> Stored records
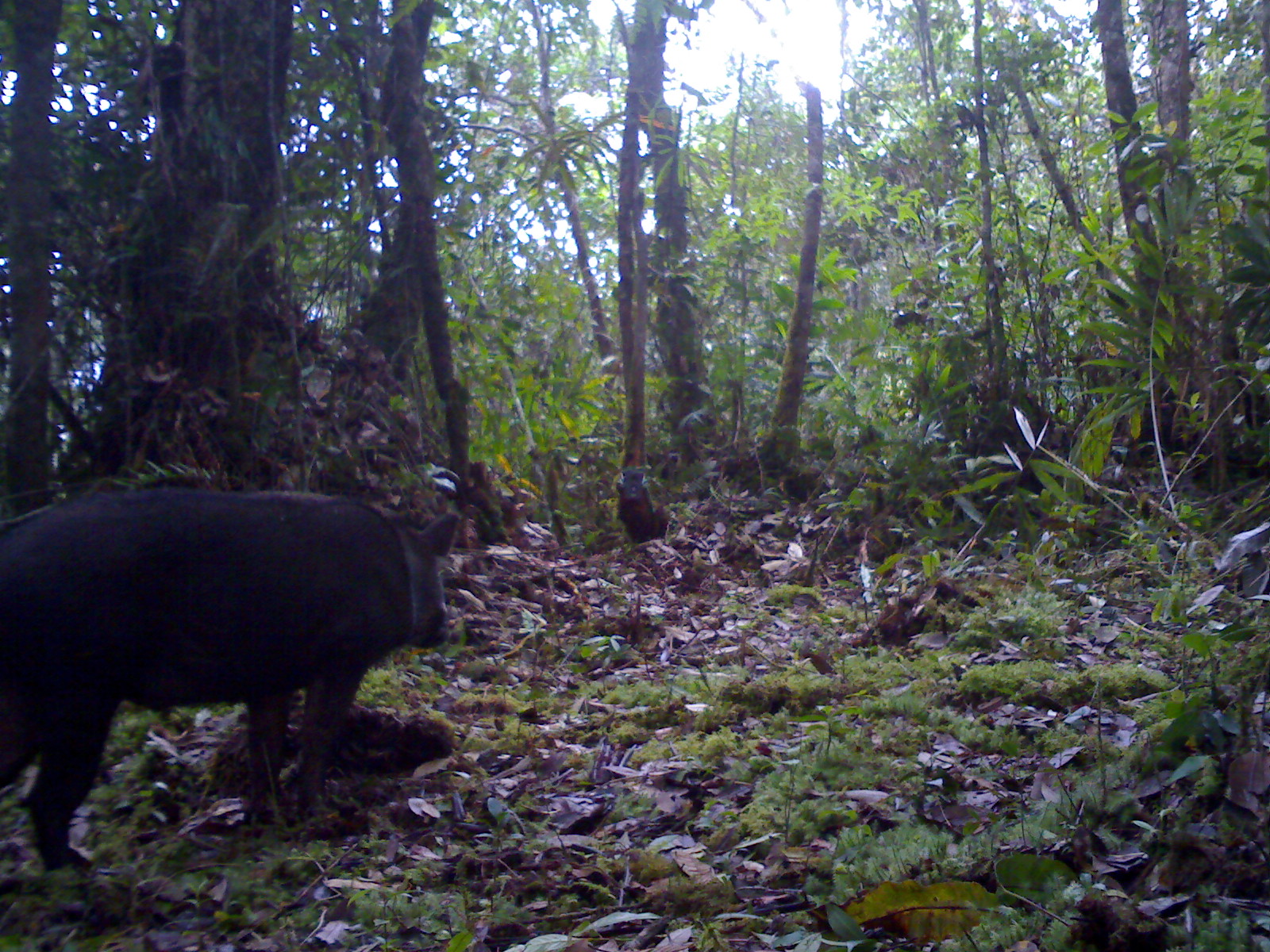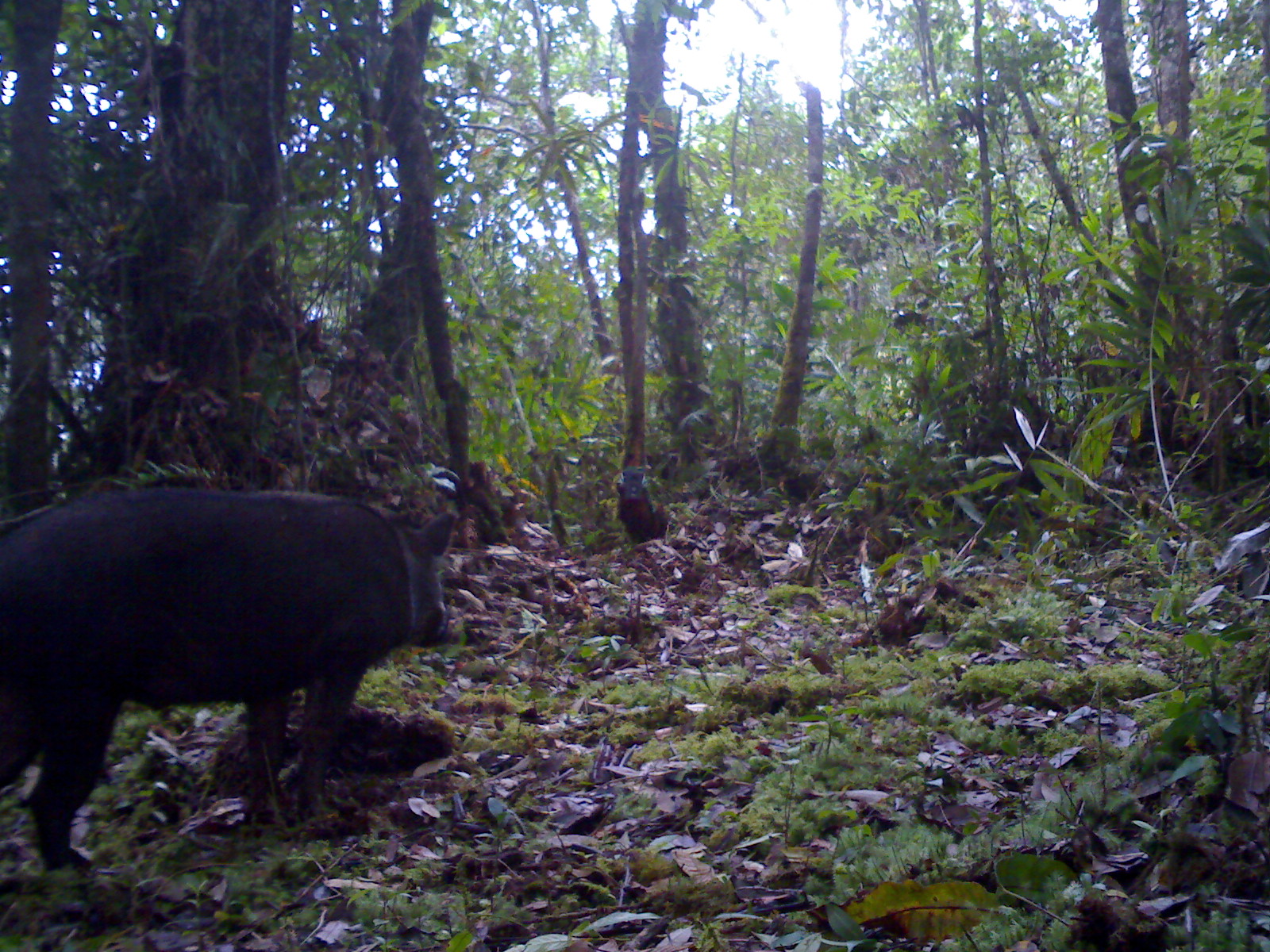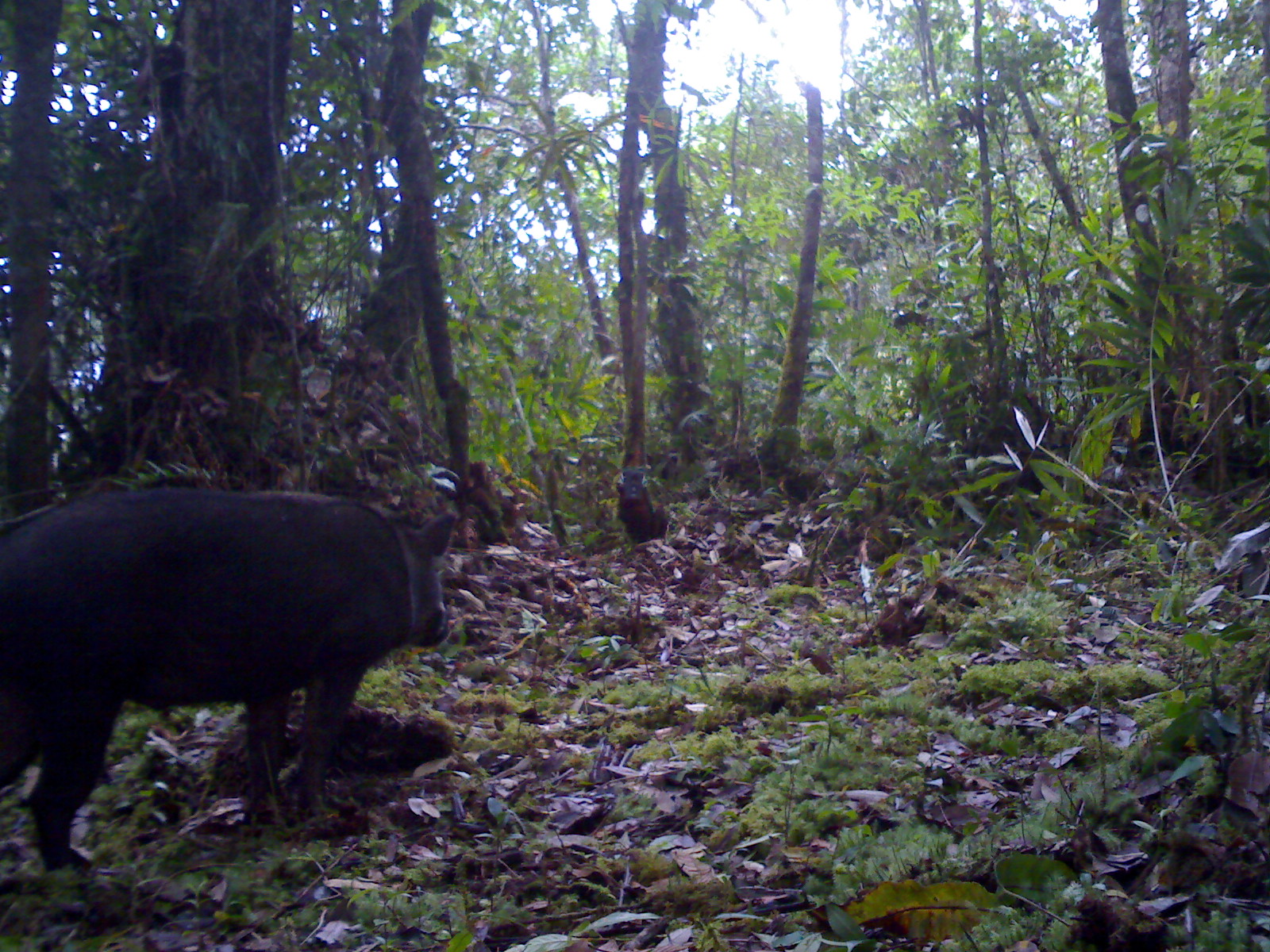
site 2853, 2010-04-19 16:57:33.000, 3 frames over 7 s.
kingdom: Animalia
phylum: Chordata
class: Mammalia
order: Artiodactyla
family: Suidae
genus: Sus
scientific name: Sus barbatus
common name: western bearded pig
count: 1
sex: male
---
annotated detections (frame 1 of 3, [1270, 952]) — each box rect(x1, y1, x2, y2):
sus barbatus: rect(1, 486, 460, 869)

> YOUR INSTRUCTIONS
From the first line to the last, give the data again exactly, but without pictures.

> SOLUTION BELOW
site 2853, 2010-04-19 16:57:33.000, 3 frames over 7 s.
kingdom: Animalia
phylum: Chordata
class: Mammalia
order: Artiodactyla
family: Suidae
genus: Sus
scientific name: Sus barbatus
common name: western bearded pig
count: 1
sex: male
---
annotated detections (frame 1 of 3, [1270, 952]) — each box rect(x1, y1, x2, y2):
sus barbatus: rect(1, 486, 460, 869)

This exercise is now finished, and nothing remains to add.